## Work instruction
What you return should be the lines from the one with "智电之旅由此开启 上汽大众新能源汽车工厂抢先看——智能工厂篇" through the one with "Not-too-late-finals-week-Trevecca-blog" in the data below, reproduced exactly with both ends, and no pictures at all.

[Brief descriptive captions]
• • • • •

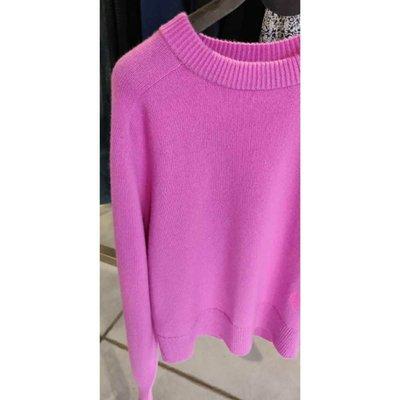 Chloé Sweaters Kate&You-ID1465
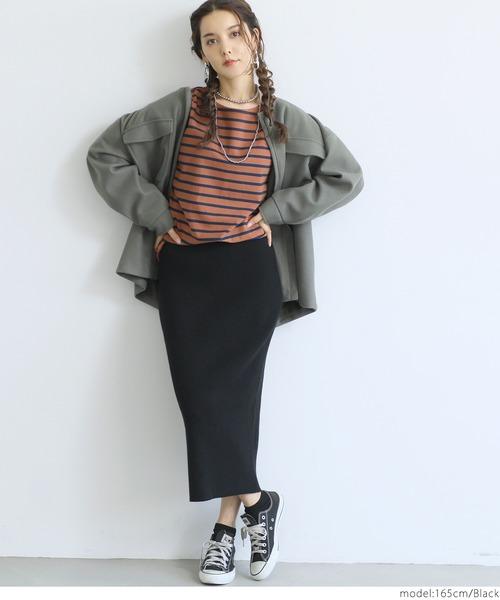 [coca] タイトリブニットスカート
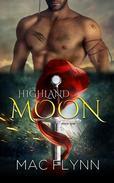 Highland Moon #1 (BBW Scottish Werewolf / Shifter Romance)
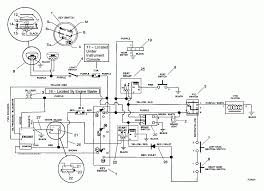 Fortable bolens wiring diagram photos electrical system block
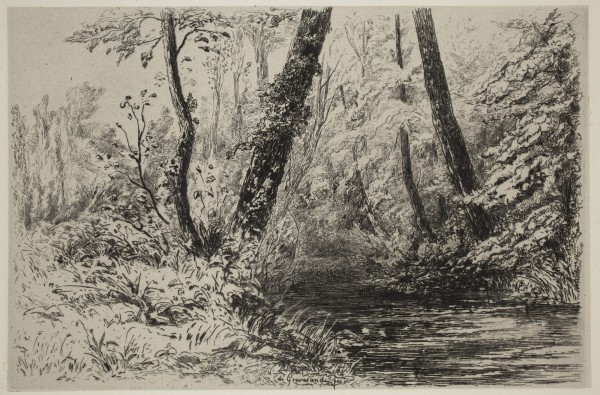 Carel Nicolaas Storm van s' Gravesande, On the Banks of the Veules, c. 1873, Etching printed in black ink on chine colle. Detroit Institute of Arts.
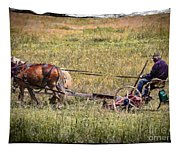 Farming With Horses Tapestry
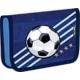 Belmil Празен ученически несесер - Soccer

• • • • •

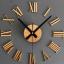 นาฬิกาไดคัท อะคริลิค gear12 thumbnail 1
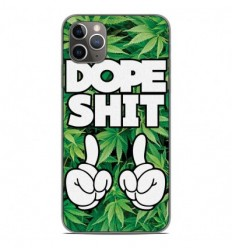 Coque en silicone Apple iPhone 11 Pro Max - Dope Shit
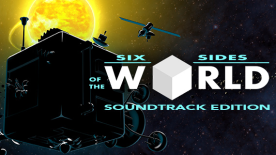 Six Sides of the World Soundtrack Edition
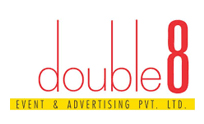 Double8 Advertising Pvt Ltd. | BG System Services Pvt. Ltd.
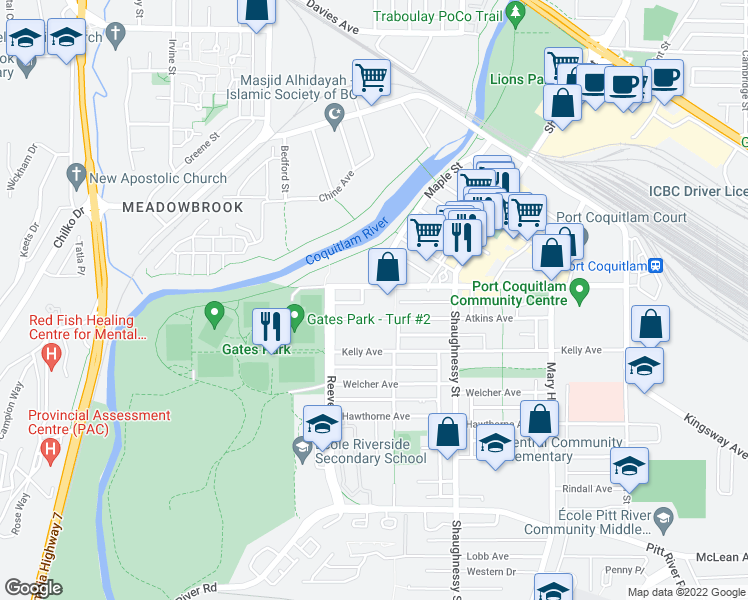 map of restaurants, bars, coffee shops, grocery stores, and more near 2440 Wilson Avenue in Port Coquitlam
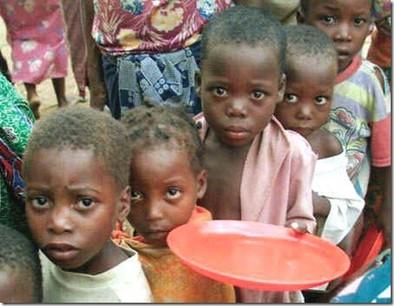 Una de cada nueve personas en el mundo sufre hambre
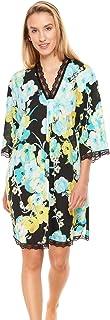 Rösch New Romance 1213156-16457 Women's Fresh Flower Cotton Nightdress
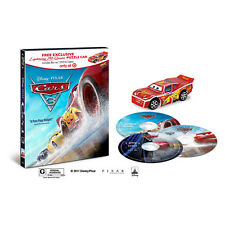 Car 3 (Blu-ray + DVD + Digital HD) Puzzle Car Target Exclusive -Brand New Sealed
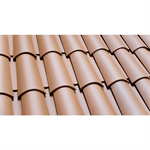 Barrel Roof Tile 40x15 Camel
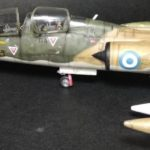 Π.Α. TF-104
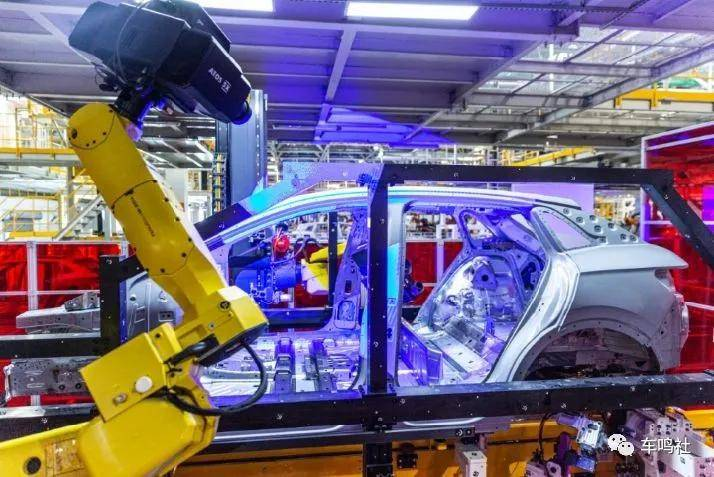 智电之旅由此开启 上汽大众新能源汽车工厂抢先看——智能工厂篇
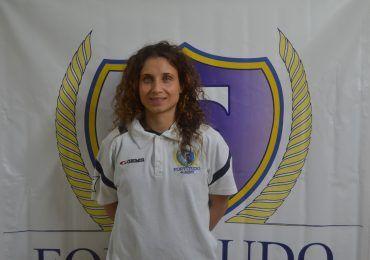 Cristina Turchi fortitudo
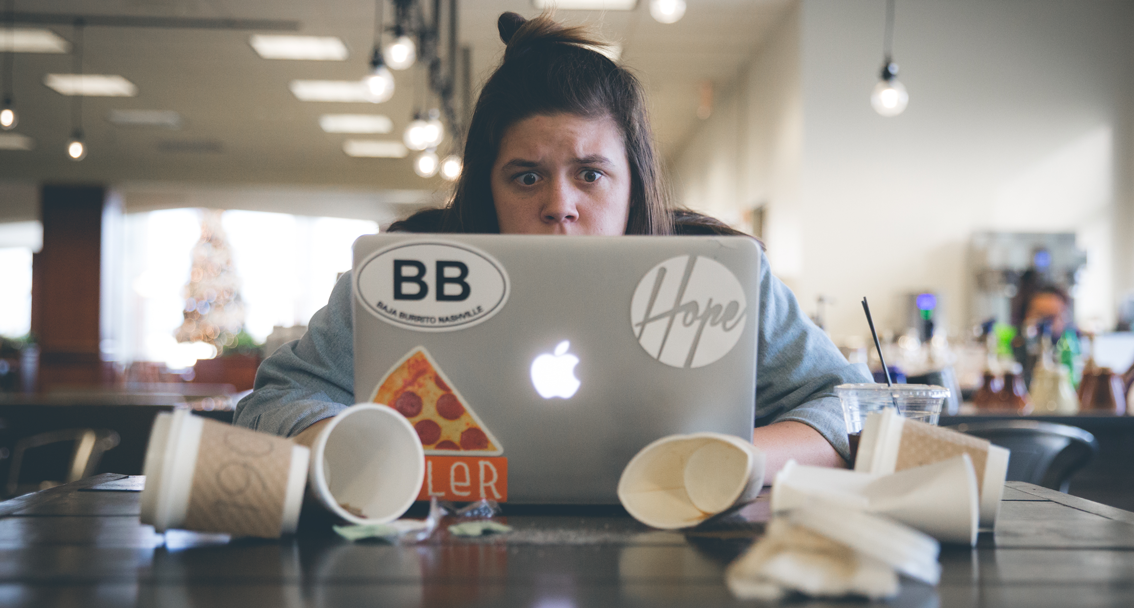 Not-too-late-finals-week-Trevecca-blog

• • • • •

## The completed task
 智电之旅由此开启 上汽大众新能源汽车工厂抢先看——智能工厂篇
 Cristina Turchi fortitudo
 Not-too-late-finals-week-Trevecca-blog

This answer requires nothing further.